- Born: 1933 (age 92–93) Toronto, Ontario, Canada
- Education: Ontario College of Art École des beaux-arts
- Known for: environmental artist, sculptor, painter and photographer
- Awards: Governor General's Award in Visual and Media Arts (2016)

= Bill Vazan =

Canadian artist (born 1933)

Bill Vazan (born 1933) is a Canadian artist, known for land art, sculpture, painting and photography. His work has been exhibited in North America and internationally.

==Career==
Born in Toronto, Ontario, Vazan studied Fine Arts at the Ontario College of Art in Toronto, and at the École des beaux-arts in Paris. In 1970, he graduated with a B.A. from Sir George Williams University, now Concordia University, in Montreal, Quebec. He currently lives and works in Montreal. Since 1982, he has taught at the Université du Québec à Montréal.

Bill Vazan has described himself as "someone who is by nature neurotic, compulsive and obsessive". Starting in the late 1960s, he has made journeys in Montreal and Toronto, and later across Canada and around the world, documenting the journeys in sequences of photographs, maps and notes. The pictures are constrained by a self-imposed protocol such as recording every bus stop or street intersection from exactly the same spatial direction without regard to lighting or composition. The work consists of the line of photographs in the itinerary rather than the individual images. In his projects Canada Line (1969–1970), Worldline (1969–1971) and Intercommunication Lines (1968/2002), Vazan used lines of black tape on the ground to virtually link the locations, symbolically eliminating distance and time.

[Stored data entries]
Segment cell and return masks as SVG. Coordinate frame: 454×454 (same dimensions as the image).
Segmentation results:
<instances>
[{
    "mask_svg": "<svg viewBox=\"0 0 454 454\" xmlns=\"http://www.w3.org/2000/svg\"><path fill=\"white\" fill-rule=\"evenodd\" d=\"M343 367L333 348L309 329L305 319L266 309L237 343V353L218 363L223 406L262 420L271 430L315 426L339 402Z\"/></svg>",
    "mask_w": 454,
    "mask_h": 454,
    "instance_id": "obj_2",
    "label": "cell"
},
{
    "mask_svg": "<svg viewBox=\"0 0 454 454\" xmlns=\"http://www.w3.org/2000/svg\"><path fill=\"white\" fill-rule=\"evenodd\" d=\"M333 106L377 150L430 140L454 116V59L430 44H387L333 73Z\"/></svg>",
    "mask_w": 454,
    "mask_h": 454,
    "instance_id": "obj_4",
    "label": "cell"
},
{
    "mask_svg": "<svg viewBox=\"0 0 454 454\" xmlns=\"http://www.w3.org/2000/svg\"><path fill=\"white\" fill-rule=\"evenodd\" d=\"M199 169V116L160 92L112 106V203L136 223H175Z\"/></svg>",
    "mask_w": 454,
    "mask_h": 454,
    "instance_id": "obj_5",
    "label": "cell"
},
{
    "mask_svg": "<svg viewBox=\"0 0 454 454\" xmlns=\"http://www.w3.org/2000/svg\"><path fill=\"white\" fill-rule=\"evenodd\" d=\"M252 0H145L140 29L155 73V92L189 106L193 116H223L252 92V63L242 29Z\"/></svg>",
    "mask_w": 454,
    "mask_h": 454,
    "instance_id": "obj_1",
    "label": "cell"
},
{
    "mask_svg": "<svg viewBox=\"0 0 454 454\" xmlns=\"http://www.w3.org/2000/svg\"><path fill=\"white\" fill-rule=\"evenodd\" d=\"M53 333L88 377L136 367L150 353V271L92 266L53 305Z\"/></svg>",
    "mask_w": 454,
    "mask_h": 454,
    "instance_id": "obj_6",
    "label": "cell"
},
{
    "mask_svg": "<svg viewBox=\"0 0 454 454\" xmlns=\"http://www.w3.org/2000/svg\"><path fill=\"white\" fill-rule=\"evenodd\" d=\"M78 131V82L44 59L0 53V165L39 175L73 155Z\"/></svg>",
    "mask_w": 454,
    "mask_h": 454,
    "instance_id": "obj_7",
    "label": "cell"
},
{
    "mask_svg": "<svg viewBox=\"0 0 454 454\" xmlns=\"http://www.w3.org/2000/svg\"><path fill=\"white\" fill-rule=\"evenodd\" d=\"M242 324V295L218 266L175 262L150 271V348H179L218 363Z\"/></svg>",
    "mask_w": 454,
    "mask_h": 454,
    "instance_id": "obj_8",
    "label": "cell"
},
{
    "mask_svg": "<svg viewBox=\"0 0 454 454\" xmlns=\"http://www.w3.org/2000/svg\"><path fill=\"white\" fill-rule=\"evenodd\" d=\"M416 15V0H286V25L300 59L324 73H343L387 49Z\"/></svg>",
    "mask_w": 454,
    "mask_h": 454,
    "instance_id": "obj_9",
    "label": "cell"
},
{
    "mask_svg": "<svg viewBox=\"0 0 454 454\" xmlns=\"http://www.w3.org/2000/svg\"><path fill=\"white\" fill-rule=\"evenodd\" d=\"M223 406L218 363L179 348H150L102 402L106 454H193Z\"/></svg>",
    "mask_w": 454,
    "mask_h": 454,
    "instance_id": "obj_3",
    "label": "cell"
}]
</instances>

## EXERCISE A:
According to the Bill Vazan article, since what year has Vazan taught at the Université du Québec à Montréal?
## EXERCISE B:
Carry the Bill Vazan article on from its last sentence.

## TASK OUTPUT A:
Since 1982.

## TASK OUTPUT B:
Bill Vazan's conceptual and minimalist land art projects of the 1960s and 1970s were often ephemeral, created by chalk lines, arrangements of stones and so on, and now only surviving through photographs, books and videos. He created "Canada in Parentheses" in collaboration with Ian Wallace in August 1969. Working simultaneously, each artist created a crescent-shaped form: Wallace on the west coast and Vazan on the east coast. Vazan created other controversial land art projects on the Plains of Abraham in Quebec City (1979), on the Nazca plains in Peru (1984–1986), in Utah and Nevada (1993), in Gotland, Sweden (1997) and in the mountains of Thebes in Egypt (2001). In some of these works, Vazan created quasi-mythical sculptures, including rock engravings that resemble Aztec, Mayan, or Celtic art.

Bill Vazan considers that nature and humanity are profoundly linked. His work investigates the human-cosmos relationship. In these works, what is important is not what is seen but what is unseen and unknown - the "cosmological shadows".

Vazan's work can be found in multiple institutions, such as the Musée de Lachine and the National Gallery of Canada. He was made a member of the Royal Canadian Academy of Arts. In 2016, he received the Governor General's Award in Visual and Media Arts. Vazan's archives are located at the Canadian Centre for Architecture.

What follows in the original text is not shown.